* Exercise *
Omit the pictures, then write out every entry exactly as it reads.

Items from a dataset
★ ★ ★ ★
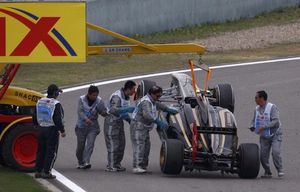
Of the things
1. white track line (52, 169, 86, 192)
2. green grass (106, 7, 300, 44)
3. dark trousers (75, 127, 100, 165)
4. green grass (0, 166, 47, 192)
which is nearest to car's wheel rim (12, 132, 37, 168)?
green grass (0, 166, 47, 192)

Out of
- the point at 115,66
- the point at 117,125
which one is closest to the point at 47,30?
the point at 117,125

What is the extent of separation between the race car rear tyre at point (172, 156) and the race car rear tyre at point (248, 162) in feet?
3.52

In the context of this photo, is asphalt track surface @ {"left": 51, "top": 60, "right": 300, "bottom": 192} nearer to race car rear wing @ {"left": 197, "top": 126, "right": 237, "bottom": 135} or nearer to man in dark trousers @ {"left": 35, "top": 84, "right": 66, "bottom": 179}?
man in dark trousers @ {"left": 35, "top": 84, "right": 66, "bottom": 179}

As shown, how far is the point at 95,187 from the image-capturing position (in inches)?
618

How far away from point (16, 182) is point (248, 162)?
4096mm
★ ★ ★ ★
* Result for this exercise *
Of the things
1. white track line (52, 169, 86, 192)
2. green grass (106, 7, 300, 44)
3. dark trousers (75, 127, 100, 165)
4. green grass (0, 166, 47, 192)
which is nearest to car's wheel rim (12, 132, 37, 168)?
green grass (0, 166, 47, 192)

Out of
- the point at 115,66
- the point at 117,125
which one is closest to the point at 47,30?
the point at 117,125

What is the extent of separation between the race car rear tyre at point (172, 156) and the race car rear tyre at point (248, 162) in feet?
3.52

In the context of this photo, is asphalt track surface @ {"left": 51, "top": 60, "right": 300, "bottom": 192} nearer to race car rear wing @ {"left": 197, "top": 126, "right": 237, "bottom": 135} or nearer to man in dark trousers @ {"left": 35, "top": 84, "right": 66, "bottom": 179}?
man in dark trousers @ {"left": 35, "top": 84, "right": 66, "bottom": 179}

As shown, how far is the point at 95,187 from the image-capturing position (in inches)?
618

How far away from point (16, 182) is point (248, 162)?
4096mm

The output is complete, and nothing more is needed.